Fahamu Pecou, Miroirs de l’homme : une rétrospective, Tours Société Générale Paris

Fahamu Pecou, Miroirs de l’homme : une rétrospective, Tours Société Générale Paris

Associé à la galerie Backslash, le mécénat artistique de la Société Générale présente une exposition monographique de l’artiste américain Fahamu Pecou. Une rétrospective qui fait suite à trois expositions personnelles proposées par la galerie parisienne, Hard 2 Death, (2011), NEGUS in Paris, (2013) et I Know Why The Caged Bird Blings (2015), conçues comme des volets venant compléter un regard en forme de décryptage sur la culture afro-américaine dont l’artiste est issu.

Pour Miroirs de l’homme, plus d’une quarantaine d’oeuvres proposent des développements et interrogations sur l’identité de la culture noire aux États-Unis sous forme de peintures, dessins, installations et vidéos, que l’artiste enrichit de nombreux entretiens et conférences. Des travaux au travers desquels Fahamu Pecou se met la plupart du temps en scène et où il expérimente les codes de cette culture, ses influences vestimentaires ou musicales avec notamment le hip-hop. Il se targuait déjà en 2013, parallèlement à l’exposition NEGUS in Paris, d’un « Fahamu Pecou is the shit » en collant des stickers dans les rues de Paris montrant de manière ostensible toute la séduction provocatrice qu’exerce cette culture sur les jeunes générations.

Le titre de ce corpus d’oeuvres [NEGUS in Paris], fait référence à la chanson Niggas in Paris de Jay-Z et Kanye West en remplaçant le mot Niggas par Negus, un mot amharique utilisé pour la royauté éthiopienne, notamment Hailé Sélassié. Delphine Guillaud, codirectrice de Backslash.

Une approche artistique qui, tout en s’appuyant sur l’iconographie afro-américaine, en montre les fondements, analyse la manière dont elle est née, la façon dont elle a été perçue et comment elle s’est diffusée puis largement répandue sur tous les continents. Et si certains s’entendent sur l’influence qu’elle a pu exercer et exerce encore, il faudrait parler plutôt d’imprégnation jusqu’à souligner qu’à travers les oeuvres des peintres cubistes, d’un César ou d’un Mondrian, elle est un des piliers fondateurs de notre culture occidentale moderne.

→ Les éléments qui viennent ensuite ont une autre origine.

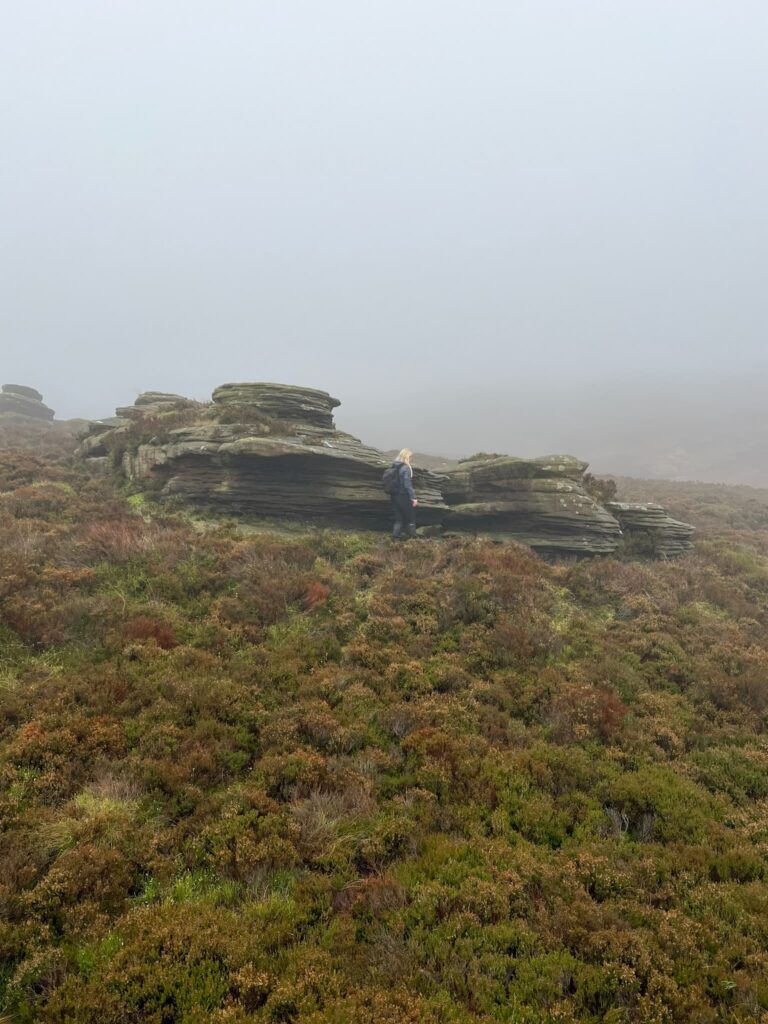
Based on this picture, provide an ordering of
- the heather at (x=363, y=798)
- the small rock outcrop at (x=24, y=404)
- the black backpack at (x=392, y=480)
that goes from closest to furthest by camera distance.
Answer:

La série NEGUS in Paris, réinterroge plus particulièrement l’héritage de la culture africaine en montrant comment, invitée en Europe par les artistes au début du XXe siècle, elle a investi, le champ artistique occidental allant jusqu’à le bouleverser tant au point de vue plastique qu’émotionnel en le chargeant d’une spiritualité très forte. Dire que Fahamu Pecou rend compte ou met à l’honneur l’iconographie de cette culture serait mal considérer cet artiste qui tisse un réseau de liens vitaux avec les origines africaines de cette culture, mais aussi avec le passé esclavagiste des nations occidentales jusqu’à des faits récents. Car la culture afro-américaine est complexe, empruntant de multiples moyens d’expression. Si toutes traversent son oeuvre, il s’attache plus particulièrement à aborder celle qui, par filiation, en concentre les énergies, la culture hip-hop. Il y porte un regard à la fois critique et plein de tendresse tout en rendant explicite la relation qu’elle entretient avec ses racines. En peignant avec humour, impertinence ou même parfois causticité les codes de celle-ci sur toile ou papier, l’artiste nous en livre l’évolution tout en mettant en évidence les éléments complexes de sa filiation.

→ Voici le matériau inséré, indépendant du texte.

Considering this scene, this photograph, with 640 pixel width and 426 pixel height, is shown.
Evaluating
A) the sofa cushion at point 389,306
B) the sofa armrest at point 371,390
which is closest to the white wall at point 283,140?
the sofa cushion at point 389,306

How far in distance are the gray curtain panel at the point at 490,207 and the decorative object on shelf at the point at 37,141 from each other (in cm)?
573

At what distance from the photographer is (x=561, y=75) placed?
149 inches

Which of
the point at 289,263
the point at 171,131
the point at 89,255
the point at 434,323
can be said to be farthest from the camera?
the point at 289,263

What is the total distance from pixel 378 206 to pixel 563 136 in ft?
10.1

Dans ses portraits, Fahamu Pecou instaure une véritable filiation entre l’artiste noir contemporain (peintre ou musicien) mis en scène et célébré tel un roi sur son trône, et la figure du souverain africain comme en témoignait la présence emblématique d’un trône doré miniature au centre de l’exposition NEGUS in Paris. La richesse de ce dialogue entre modernité et passé s’exprime donc par le motif mais aussi par la diversité de la matière picturale (acrylique, craie grasse, feuille d’or) et par celle de la technique qui allie finesse du trait, profondeur des couleurs et coulures. Ce dialogue est de plus matérialisé par la mise en parallèle de phrases issues du langage gangsta et les vers du poète Aimé Césaire père, avec Léopold Sedar Senghor, de la « négritude ».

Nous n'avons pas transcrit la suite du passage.